Assessment of anthropometric parameters
Anthropometric assessment included body weight (BW), height, and BMI measurement. Standing height was determined with outpatient medical scales to the nearest 0.1 cm (cm). BW was measured using a standard digital scale (MMSZ1, Micra Metriopond Ltd., Hódmezővásárhely) with a maximum weight capacity of 150 kg (kg) and accurate to 0.1 kg. Participants were weighed barefoot in light clothing. Height and weight measurements were presented in cm and kgs, respectively, to one decimal place. BMI was calculated as the BW in kgs divided by height in square meters (m2). The age of all participants was documented in years.
Measurement of laboratory parameters
To assess the actual glycaemic status of the study participants, baseline plasma glucose, HbA1c, C-peptide and insulin levels were determined. Blood samples were collected in fasting state and immediately processed in the Institute of Laboratory Medicine, Faculty of Medicine, University of Debrecen (Debrecen, Hungary) under standardized conditions. Plasma glucose concentrations (reference range: 3.6–6.0 mmol/L) were determined from plasma samples containing sodium fluoride-potassium oxalate (NaF–KOx) The measurement of HbA1c levels was achieved through high-performance liquid chromatography (HPLC) method (BioRad, Hercules, CA, USA) using K3-EDTA anticoagulated whole blood samples. The reference range for HbA1c was set at 4.2–6.1%. Native plasma samples were applied for the quantification of C-peptide (reference: 350–1170 pmol/L) and insulin (reference: 4.3–20 mU/L) levels.

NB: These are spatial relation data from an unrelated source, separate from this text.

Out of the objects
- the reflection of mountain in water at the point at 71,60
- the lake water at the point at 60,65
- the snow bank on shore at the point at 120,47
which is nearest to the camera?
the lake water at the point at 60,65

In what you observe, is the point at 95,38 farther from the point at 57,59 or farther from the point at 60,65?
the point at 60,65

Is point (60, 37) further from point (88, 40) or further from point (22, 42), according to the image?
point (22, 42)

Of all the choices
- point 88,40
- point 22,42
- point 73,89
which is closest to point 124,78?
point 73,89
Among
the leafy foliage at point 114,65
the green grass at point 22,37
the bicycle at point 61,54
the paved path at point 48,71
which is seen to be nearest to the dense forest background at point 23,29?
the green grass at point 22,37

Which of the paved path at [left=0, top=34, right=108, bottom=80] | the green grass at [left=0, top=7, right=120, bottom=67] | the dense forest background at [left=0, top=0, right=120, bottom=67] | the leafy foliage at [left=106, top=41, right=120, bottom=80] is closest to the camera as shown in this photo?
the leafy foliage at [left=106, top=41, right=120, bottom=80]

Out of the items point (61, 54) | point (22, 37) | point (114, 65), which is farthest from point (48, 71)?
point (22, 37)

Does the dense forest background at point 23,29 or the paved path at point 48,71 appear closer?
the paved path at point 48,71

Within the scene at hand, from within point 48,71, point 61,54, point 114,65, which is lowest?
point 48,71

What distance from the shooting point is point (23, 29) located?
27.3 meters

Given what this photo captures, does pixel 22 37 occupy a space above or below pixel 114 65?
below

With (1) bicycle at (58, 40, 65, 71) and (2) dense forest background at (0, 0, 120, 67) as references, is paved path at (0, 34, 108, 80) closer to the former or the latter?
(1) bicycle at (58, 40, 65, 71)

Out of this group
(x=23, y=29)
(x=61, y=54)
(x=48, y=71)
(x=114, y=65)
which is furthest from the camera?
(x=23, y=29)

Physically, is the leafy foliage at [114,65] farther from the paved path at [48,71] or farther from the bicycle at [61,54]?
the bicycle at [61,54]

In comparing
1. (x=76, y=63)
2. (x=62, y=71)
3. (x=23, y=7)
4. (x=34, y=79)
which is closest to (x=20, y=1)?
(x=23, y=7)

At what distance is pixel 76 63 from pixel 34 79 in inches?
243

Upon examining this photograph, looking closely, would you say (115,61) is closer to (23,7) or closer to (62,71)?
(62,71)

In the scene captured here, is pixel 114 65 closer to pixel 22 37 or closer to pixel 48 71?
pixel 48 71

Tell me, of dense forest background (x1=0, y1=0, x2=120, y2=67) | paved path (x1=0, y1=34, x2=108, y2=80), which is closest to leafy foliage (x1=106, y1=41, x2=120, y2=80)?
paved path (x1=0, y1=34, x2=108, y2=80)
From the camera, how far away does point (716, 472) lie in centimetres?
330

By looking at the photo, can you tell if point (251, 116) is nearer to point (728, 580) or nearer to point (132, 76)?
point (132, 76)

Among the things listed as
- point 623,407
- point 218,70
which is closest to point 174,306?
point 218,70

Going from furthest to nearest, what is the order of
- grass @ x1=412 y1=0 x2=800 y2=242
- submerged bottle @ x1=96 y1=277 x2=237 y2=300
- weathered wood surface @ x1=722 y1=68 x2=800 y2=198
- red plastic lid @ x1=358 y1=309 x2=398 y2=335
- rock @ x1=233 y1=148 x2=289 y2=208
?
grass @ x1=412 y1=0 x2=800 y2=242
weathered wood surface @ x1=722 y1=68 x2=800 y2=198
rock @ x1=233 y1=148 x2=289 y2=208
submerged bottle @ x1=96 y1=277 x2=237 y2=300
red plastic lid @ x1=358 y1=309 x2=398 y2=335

Single-photon emission computed tomography (SPECT) perfusion studies
Assessment of peripheral perfusion
The examination of lower limb perfusion using SPECT/CT occurred based on the protocol described earlier by Képes et al. [27]. Briefly, 15 min after the intravenous administration of approximately 709 ± 42 MBq [99mTc]Tc-HMPAO, Mediradiopharma, Budapest, Hungary) into the right cubital vein of the patients, lower limb SPECT/CT imaging was accomplished in supine position using AnyScan® TRIO SPECT/CT device (Mediso Ltd., Budapest, Hungary). The frame covered a 40 cm long area proximal to the feet of both lower extremities encompassing the calf muscles. Thirty minutes prior to the acquisition 1000 mg perchlorate capsule was given per os to all study participants to prevent the unintended radiotracer uptake of the thyroid glands. For attenuation correction low-dose CT (computed tomography) was used, and image post-processing was done with Tera-Tomo Q SPECT reconstruction method (Mediso Ltd., Budapest, Hungary). To quantify the tracer uptake of the lower limbs, volumes of interest (VOIs) with a diameter of 1 cm were manually placed over the sural muscles (as seen in Fig. 1). Thereafter, mean standardized uptake values (SUVmean) were registered in each VOI using Interview Fusion™ image analyses software (Mediso Ltd., Budapest, Hungary).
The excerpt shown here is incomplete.